La fine di Haftar
Voleva diventare l’uomo forte della Libia, non era più una minaccia per il governo “italiano” di Tripoli
Roma. Ieri il parlamentare egiziano Mostafa Bakry ha dato per primo la notizia della presunta morte di Khalifa Haftar, il feldmaresciallo che controlla l’est della Libia – la Cirenaica – e che aspirava a diventare il nuovo uomo forte dell’intero paese, di nuovo riunificato sotto la sua guida. L’egiziano Bakry non è una fonte attendibilissima, è da lui che nel 2015 partì la finta notizia che le truppe egiziane avevano cominciato un’operazione di terra molto in profondità in Libia per uccidere terroristi, ma poi si sono aggiunte altre fonti sparse. Haftar era da giorni ricoverato in un ospedale militare di Parigi in condizioni gravi per un tumore al cervello – da mesi circolavano rumors sulle sue condizioni di salute – a dispetto del fatto che il suo staff continuasse a negare e a dire che stava bene. L’ultima volta che era stato visto in pubblico risale alla fine di marzo e quale che sia la verità sulla sua fine a questo punto è chiaro che uno degli attori politici più importanti della Libia è sparito e che la sua ascesa verso il potere si è interrotta. Catturato durante una battaglia con il Ciad quando era un generale di Muammar Gheddafi, Haftar aveva trascorso vent’anni in esilio in Virginia vicino Langley, la sede della Cia, prima di tornare in Libia dopo la rivolta contro il rais nel 2011. Dopo un primo tentativo di colpo di stato consumato con un discorso televisivo seguito dal niente, che gli aveva procurato soltanto un’ondata di ridicolo, era diventato il comandante delle forze di Bengasi e aveva lanciato una lunga campagna chiamata “Operazione Karama”, che in arabo vuol dire dignità, contro i gruppi estremisti che controllavano settori interi della città, incluso lo Stato islamico.

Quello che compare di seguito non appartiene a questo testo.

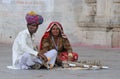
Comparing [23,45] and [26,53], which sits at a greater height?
[23,45]

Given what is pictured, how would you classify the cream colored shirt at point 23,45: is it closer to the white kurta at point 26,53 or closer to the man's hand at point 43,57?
the white kurta at point 26,53

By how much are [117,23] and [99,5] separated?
920 mm

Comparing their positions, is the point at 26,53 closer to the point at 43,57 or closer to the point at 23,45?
the point at 23,45

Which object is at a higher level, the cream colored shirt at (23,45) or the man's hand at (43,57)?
the cream colored shirt at (23,45)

Haftar riceveva aiuto dalle forze speciali francesi, era appoggiato dalle milizie salafite locali ed era diventato l’interlocutore privilegiato dalla Russia in Libia. Per lui il governo di Tripoli appoggiato dall’Italia era un ostacolo verso la riunificazione della Libia sotto il suo comando, ma “da circa un anno Haftar aveva cessato di essere una minaccia per Tripoli, prima dal punto di vista militare e poi di conseguenza, qualche mese dopo, anche da quello diplomatico”, dice al Foglio Jalel Harchaoui, che lavora per la North Africa Risk Consulting (specializzata in analisi sulla regione) e per l’Università di Parigi VII (l’intervista è stata fatta prima della notizia della morte). “Haftar stava perdendo la sua rilevanza. Il problema è che non c’è nessun successore pronto a prendere il suo posto e non mi aspetto una transizione di potere senza scossoni. Non aveva preparato nessuno a succedergli, nemmeno i suoi figli. I suoi figli sono molto importanti in Cirenaica, ma non hanno un piano pronto e ci sarà un’accelerazione delle divisioni fra le varie fazioni sotto il suo comando che si potevano già vedere da tempo, per esempio tra le forze speciali al Saiqa e l’esercito regolare, o tra i leader militari e quelli civili”. E le potenze straniere? “Non cadranno nel panico – dice Harchaoui – in gran parte sono responsabili per la mancanza di un successore chiaro e non sentono il bisogno di essere leali con i figli di Haftar. Prenderanno tempo e a meno che non ci sia una deriva islamista fuori controllo aspetteranno, fino a quando non troveranno qualcuno”. Cambierà qualcosa nel confronto in Libia tra Italia e Francia? “Il tramonto di Haftar farà sembrare l’Italia leggermente più furba della Francia. Ma i problemi tra i due paesi sono dovuti a quello che succede nella metà occidentale del paese, e quella parte non cambierà”.